After visiting Reagan’s home in Pacific Palisades — and discovering it stocked with General Electric appliances as well as “dog-eared and underlined” copies of books by Whittaker Chambers, Friedrich Hayek, and Henry Hazlitt — Edwards jotted a question in his notebook: “President Reagan?” This was in 1965. Two years later, when Reagan was governor of California, Edwards published Ronald Reagan: A Political Biography. It became a bestseller. (An updated edition appeared in 1981, with a new cover and a sensational banner: “Complete through the Assassination Attempt.” When Edwards presented a copy to Reagan in the Oval Office, the president glanced at the cover and grinned. Then he quipped: “Well, Lee, I’m sorry I messed up your ending.”)
During Reagan’s presidency, Edwards began to shift away from his public-relations work. He studied world politics at Catholic University, earning a doctorate in 1986. Then came a series of books that march readers through the story of conservatism, with institutional histories of the Heritage Foundation and the Intercollegiate Studies Institute and biographies of Walter Judd and Edwin Meese. The best of these might be Goldwater: The Man Who Made a Revolution, published in 1995. More than 20 years later, it remains the standard and Edwards knows it: “I think it will be around for a long time to come,” he writes. He also wrote a biography of Buckley. Just Right includes a charming chapter on his long correspondence with the founder of National Review. At one point, Buckley marvels at Edwards’s book-writing pace: “Trollope would not have performed at that speed.”
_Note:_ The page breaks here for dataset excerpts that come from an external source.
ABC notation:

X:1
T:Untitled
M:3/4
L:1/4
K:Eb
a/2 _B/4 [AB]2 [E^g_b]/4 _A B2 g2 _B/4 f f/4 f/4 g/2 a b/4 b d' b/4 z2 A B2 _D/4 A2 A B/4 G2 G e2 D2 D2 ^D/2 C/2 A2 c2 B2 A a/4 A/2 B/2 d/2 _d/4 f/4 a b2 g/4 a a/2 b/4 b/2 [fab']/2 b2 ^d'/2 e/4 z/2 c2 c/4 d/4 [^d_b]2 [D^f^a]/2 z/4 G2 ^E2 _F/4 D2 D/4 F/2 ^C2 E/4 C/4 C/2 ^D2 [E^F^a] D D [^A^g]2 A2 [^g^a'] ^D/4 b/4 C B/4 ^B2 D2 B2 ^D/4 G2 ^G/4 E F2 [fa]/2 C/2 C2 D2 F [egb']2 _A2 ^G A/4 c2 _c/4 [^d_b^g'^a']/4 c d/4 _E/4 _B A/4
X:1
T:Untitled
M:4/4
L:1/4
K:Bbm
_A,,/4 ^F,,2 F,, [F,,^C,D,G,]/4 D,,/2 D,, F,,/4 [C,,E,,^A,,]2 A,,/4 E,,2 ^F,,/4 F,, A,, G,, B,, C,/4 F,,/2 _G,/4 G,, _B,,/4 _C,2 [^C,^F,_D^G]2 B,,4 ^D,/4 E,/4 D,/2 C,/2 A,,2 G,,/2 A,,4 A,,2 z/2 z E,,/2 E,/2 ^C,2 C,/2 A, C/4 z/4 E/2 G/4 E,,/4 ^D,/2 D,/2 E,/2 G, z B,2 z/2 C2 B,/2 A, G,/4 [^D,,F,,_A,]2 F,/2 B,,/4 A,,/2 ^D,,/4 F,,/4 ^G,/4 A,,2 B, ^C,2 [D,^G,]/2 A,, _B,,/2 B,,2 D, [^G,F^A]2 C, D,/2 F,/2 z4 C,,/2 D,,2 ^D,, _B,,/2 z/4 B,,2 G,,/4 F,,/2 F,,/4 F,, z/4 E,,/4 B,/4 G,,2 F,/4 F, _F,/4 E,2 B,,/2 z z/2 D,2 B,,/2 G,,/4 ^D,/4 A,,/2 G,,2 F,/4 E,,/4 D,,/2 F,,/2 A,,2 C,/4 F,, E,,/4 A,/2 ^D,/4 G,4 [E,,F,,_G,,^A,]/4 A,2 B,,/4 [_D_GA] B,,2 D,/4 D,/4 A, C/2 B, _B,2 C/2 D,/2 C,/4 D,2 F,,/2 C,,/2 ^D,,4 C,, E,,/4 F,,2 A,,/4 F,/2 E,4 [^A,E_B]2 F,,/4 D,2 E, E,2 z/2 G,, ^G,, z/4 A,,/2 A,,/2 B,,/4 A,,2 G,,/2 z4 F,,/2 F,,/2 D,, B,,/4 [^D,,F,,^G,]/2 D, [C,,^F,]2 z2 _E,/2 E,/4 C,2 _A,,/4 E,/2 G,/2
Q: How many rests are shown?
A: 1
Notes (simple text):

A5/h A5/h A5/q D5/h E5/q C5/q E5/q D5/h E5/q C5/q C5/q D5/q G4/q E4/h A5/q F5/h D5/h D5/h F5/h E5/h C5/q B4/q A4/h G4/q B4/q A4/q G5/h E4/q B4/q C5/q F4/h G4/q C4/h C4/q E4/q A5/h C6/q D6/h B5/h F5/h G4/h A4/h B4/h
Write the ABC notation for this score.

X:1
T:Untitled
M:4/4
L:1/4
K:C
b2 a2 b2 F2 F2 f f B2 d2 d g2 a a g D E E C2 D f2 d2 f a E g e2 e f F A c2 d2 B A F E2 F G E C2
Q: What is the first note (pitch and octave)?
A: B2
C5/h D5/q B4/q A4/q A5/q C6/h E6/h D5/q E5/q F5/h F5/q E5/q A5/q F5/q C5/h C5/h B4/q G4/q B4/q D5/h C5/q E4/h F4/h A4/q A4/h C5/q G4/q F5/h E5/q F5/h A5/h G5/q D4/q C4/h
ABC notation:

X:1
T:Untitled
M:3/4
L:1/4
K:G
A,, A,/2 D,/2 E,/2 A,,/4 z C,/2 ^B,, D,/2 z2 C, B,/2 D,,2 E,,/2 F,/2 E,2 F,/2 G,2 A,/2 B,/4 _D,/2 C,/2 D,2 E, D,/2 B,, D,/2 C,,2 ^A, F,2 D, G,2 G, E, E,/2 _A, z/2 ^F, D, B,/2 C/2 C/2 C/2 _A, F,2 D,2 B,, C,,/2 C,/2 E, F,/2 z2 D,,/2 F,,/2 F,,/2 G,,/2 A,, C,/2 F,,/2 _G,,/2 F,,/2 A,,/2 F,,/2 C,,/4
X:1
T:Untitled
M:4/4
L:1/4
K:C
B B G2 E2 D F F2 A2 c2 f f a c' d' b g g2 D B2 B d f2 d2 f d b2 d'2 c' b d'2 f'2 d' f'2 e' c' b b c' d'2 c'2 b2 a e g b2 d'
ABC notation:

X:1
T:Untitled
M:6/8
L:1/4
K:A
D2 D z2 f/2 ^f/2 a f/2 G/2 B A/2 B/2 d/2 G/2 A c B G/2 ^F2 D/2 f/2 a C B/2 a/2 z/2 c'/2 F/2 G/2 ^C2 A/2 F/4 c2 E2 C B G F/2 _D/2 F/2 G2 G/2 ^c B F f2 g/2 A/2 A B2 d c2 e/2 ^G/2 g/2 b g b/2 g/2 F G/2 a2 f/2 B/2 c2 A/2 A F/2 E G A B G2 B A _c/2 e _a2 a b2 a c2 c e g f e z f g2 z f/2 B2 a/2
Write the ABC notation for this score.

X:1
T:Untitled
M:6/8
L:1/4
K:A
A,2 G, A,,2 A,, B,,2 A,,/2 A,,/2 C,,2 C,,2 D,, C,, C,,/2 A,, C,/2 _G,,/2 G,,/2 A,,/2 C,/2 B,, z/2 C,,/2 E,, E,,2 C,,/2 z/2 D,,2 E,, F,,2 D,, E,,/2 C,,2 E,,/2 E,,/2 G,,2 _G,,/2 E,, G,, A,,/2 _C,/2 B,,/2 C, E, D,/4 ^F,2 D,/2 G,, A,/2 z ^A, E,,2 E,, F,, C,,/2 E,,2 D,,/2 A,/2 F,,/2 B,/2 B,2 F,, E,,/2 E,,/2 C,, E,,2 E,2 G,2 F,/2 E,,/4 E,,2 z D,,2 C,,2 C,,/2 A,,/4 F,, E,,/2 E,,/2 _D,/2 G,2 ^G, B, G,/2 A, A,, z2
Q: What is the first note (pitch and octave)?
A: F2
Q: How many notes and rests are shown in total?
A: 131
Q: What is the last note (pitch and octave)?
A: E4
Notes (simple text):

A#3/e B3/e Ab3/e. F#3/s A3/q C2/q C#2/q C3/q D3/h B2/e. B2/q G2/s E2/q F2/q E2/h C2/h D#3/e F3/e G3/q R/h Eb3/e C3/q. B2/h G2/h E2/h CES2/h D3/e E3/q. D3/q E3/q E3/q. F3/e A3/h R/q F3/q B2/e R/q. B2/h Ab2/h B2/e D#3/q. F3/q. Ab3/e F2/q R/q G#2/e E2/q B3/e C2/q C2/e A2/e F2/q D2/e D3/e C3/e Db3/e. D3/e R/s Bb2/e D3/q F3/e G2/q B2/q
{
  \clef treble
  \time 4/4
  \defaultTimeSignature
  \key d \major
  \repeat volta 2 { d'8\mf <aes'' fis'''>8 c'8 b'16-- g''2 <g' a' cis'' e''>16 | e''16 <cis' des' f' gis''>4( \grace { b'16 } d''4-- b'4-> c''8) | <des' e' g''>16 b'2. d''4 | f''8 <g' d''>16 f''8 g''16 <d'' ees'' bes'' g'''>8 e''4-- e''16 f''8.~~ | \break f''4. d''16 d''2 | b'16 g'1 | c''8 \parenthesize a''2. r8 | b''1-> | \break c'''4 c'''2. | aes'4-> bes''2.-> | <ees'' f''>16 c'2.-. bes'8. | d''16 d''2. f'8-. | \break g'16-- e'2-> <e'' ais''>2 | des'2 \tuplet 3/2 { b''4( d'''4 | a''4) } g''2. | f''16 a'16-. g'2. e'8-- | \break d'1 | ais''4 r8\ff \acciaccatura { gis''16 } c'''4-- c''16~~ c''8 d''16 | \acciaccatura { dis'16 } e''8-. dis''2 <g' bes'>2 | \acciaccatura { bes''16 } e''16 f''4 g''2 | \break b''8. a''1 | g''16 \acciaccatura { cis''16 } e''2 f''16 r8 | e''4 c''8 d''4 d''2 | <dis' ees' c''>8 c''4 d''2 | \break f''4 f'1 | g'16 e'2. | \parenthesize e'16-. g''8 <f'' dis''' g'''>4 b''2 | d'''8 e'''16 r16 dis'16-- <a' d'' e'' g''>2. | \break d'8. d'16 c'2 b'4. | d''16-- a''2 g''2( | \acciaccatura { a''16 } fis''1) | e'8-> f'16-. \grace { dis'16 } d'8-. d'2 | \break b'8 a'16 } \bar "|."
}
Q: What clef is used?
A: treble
Edwards acknowledges that as a conservative who writes about conservatives, he suffers from an obvious conflict of interest: “Those seeking absolute objectivity in my Reagan biography or any of my other books about the conservative movement will not find it.” The shelves of libraries, meanwhile, groan under the weight of volumes by supposedly mainstream historians who will admit no such thing, even as they deliver liberal accounts of the Progressive era, the New Deal, and the Great Society. They’re the real court historians.
In 1990, two months after the fall of the Berlin Wall, Edwards worried that memories of Communism would fade. His wife, Anne, made a suggestion: “You know what we need? We need a memorial to the victims of Communism!” Edwards noted the idea on a napkin and put it in his pocket — and suddenly had what would become a final great cause: “It struck me that my life had been a preparation for such a venture.”
At first he envisioned a $100 million museum, calculating the cost from the estimate that Communists had killed 100 million people in the 20th century. As time passed, however, Edwards recognized the quixotic ambition of this goal — and he scaled back to a project that now stands on a small triangle of land a few blocks from the U.S. Capitol. The Victims of Communism Memorial is a bronze replica of the Goddess of Democracy statue that Chinese protesters raised at Tiananmen Square in 1989. President George W. Bush spoke at its dedication in 2007, in a ceremony that Edwards calls “the pinnacle of my life.” That evening, as part of the celebration, Buckley received an award and spoke. “It was, so far as I have been able to determine, his last public address,” writes Edwards.
When Edwards helped form Young Americans for Freedom, he and his comrades joked that their elders were OAFs — i.e., the Old Americans for Freedom. Now he’s an OAF himself: “I have been active in the conservative movement at the national level longer than anyone else” who remains alive, he claims on the opening pages of Just Right. He never wrote the “Great American Novel,” but he did something better: He has lived a great American life.